Neil Herbert, a director of the Company, has subscribed £100,000 for 333,333,333 Subscription Shares at the Subscription Price. The subscription by Neil Herbert is a Related Party transaction for the purposes of Rule 13 of the AIM Rules. The independent directors, comprising the Board other than Neil Herbert (the "Independent Directors"), having consulted with the Company's nominated adviser, consider that the subscription by Neil Herbert is fair and reasonable insofar as the Company's shareholders are concerned. The Independent Directors have taken into account in particular that Neil Herbert is subscribing on the same terms and conditions as the other subscribers for the Subscription Shares procured by the Company from unconnected parties.

 

Directors' interests

Following the issue of the Subscription Shares and the Warrants, the Directors' interests and proposed Director's interests in the Company will be as follows:

 

Director / Proposed Director

Number of Ordinary Shares

% interests in the Enlarged Ordinary Share Capital

Number of Warrants

(Note 3)

Adam Reynolds (Note 1)

173,333,333

3.39%

Nil

Neil Herbert

358,007,904

7.0%

24,674,571

Barbara Spurrier (Note 2)

5,756,118

0.11%

5,756,118

 

Notes:

1. Adam Reynolds is a proposed director of the Company with effect from admission of the proposed Subscription Shares.

2. 4,285,714 Ordinary Shares are held and 4,285,714 Warrants will be held by CFPro Limited, a company beneficially owned by Barbara Spurrier. A further 7,000 Ordinary Shares included in Barbara Spurrier's interest notified on 22 July 2015 are held by her adult sons.

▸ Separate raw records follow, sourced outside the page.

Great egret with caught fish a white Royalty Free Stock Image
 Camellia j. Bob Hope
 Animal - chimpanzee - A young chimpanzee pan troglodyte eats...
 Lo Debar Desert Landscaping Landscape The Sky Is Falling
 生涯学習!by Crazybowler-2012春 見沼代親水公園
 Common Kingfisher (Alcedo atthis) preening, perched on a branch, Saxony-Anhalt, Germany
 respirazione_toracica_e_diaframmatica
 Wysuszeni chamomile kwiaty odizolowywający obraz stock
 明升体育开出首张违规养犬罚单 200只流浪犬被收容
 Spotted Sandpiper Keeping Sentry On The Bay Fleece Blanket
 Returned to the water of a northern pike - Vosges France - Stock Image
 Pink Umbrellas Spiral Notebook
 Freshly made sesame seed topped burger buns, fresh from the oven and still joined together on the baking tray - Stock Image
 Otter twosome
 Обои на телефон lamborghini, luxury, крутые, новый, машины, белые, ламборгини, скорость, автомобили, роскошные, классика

3. Assumes Bonus Warrant Issue proceeds.

 

Admission

The Subscription Shares will, on issue, rank pari passu with the existing Ordinary Shares in issue and application will be made for the Subscription Shares to be admitted to trading on AIM. Admission and trading in the Subscription Shares on AIM is expected to commence on or around 17 February 2016 ("Admission").

 

Further details of the proposed Warrant Bonus Issue

The record date for the Warrant Bonus Issue is 4.30pm on 15 February 2016. Accordingly, the Board proposes that the Warrants will only be issued to the existing shareholders of the Company.

 

Provided that the Warrant Bonus Issue proceeds, one Warrant would be issued for every one Qualifying Share held by eligible Shareholders on the record date of the Bonus Issue (subject to certain regulatory restrictions referred to below). Based on the current issued share capital of 361,999,056 Ordinary Shares, the Company would therefore issue 361,999,056 Warrants. The Warrants would represent approximately 7.1 per cent. of the Enlarged Issued Share Capital prior to exercise.

 

The exercise price of the Warrants will be 0.03p per new Ordinary Share, being the same as the Subscription Price.

 

The Warrants, which will be unlisted, will be exercisable on the following three dates: 7 April 2016; 7 July 2016; and 7 October 2016 (the "Final Exercise Date"). If any of the Warrants remain unexercised on the Final Exercise Date, they will expire.

 

The instrument constituting the Warrants is expected to contain other provisions typically found in such instruments, including those relating to the adjustment of the terms of the Warrants, protections for holders of Warrants and the procedures for the modification of the rights of the Warrants.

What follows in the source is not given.